Everyone at the table nodded, except for Toronto Ralph.
“Now listen, you!” He had grown impatient of
this long, foolish denouement. Toronto Ralph had endured a
million Darla stories, and there wasn’t anything special
about this one, not yet. He stood up and told the old biker:
“If you don’t get to the point of all this, I’m
gon’na kick your tired old ass myself!”
“Ok, ok.” said Mississippi Charlie indignantly.
“Like I was saying, she pulled up next to me and I asked
her out like a gentleman. Then she told me that she could
do better than that. She says in a real husky voice that if
I could keep up with her, she’d take me home and spank
me the way that my mama ought to have when I first started-a-lookin’
at bikes!”
Some of the bikers smiled inwardly, letting visions of their
mothers filtrate into gentle parts of them, or pictures of
their first Harley.

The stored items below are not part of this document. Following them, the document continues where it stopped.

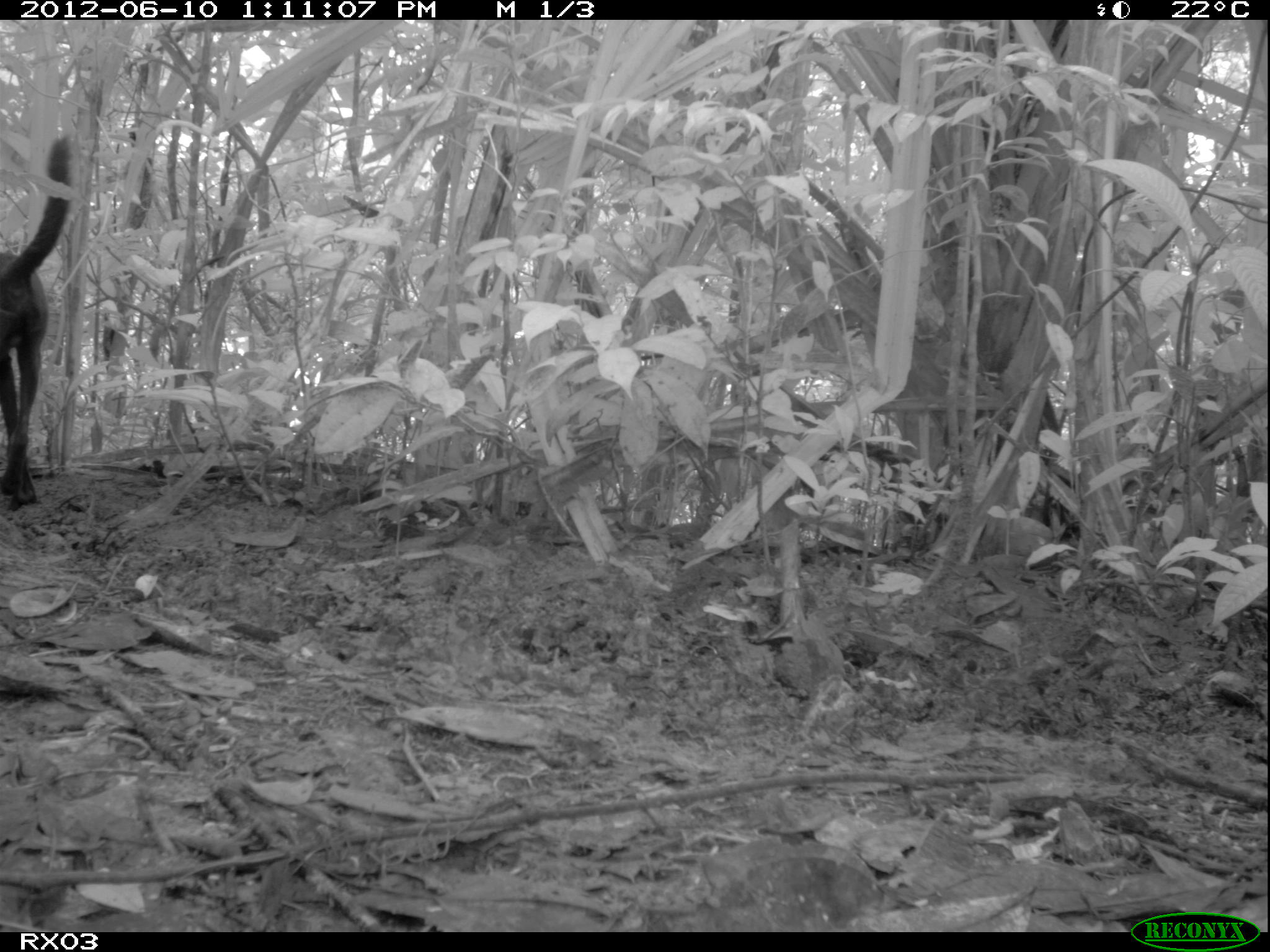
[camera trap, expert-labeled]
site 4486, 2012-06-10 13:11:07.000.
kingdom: Animalia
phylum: Chordata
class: Mammalia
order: Carnivora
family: Canidae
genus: Canis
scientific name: Canis familiaris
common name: domestic dog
Canis familiaris (domestic dog), count 2.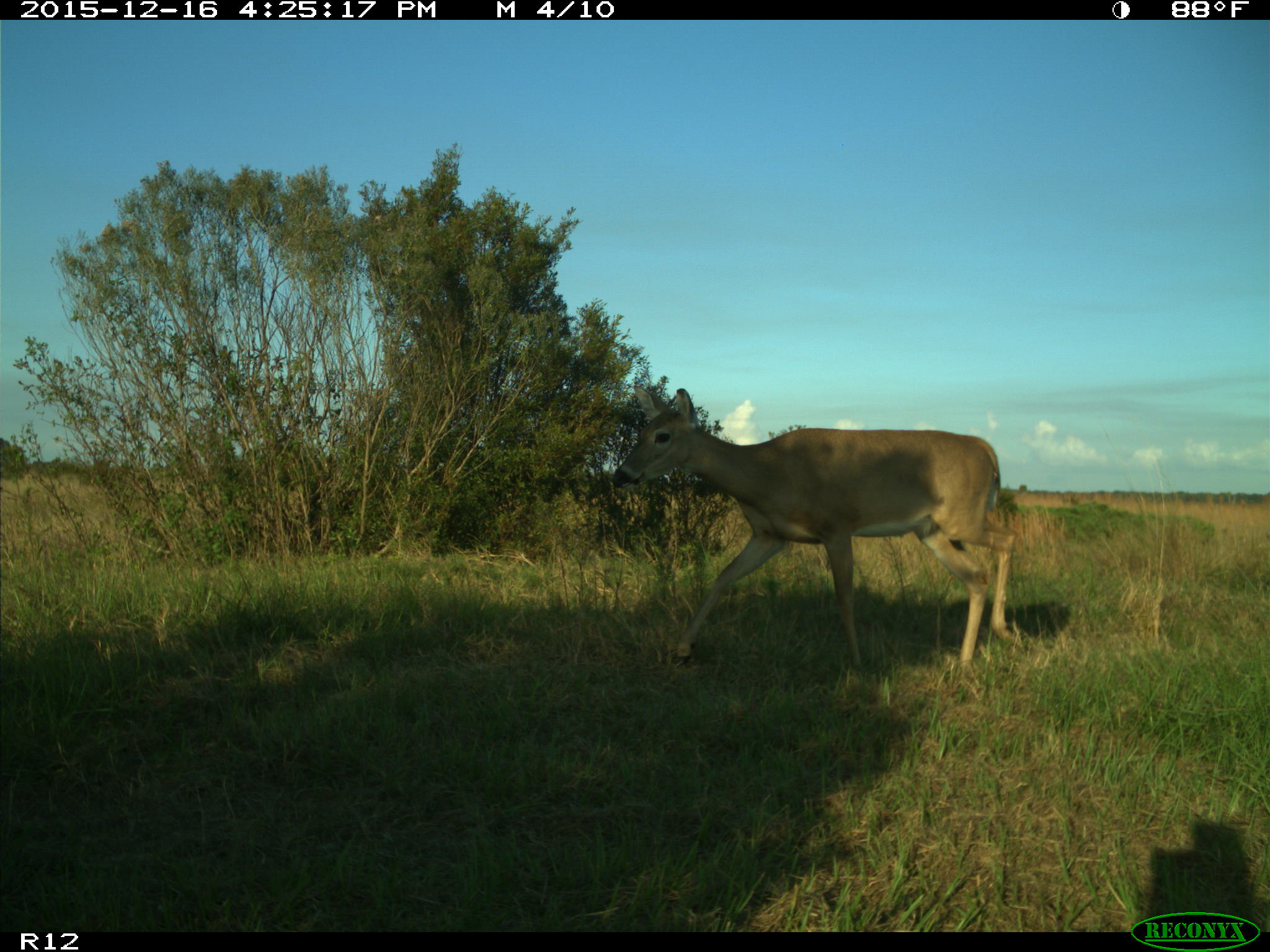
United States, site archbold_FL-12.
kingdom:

Biker Dave enjoyed a synthesis of the
two. When he was a child his mother had drugged his father
and stolen his bike. That very same bike would soon belong
to Biker Dave because two years later she had drugged his
stepfather. This time, mother and son sped off into the night
riding side by side. The poignant memory almost brought a
tear to Biker Dave’s eye, so he pretended to suddenly
need to relieve himself and in the bathroom he called his
mother.
“I love you—you old broad,” he told her.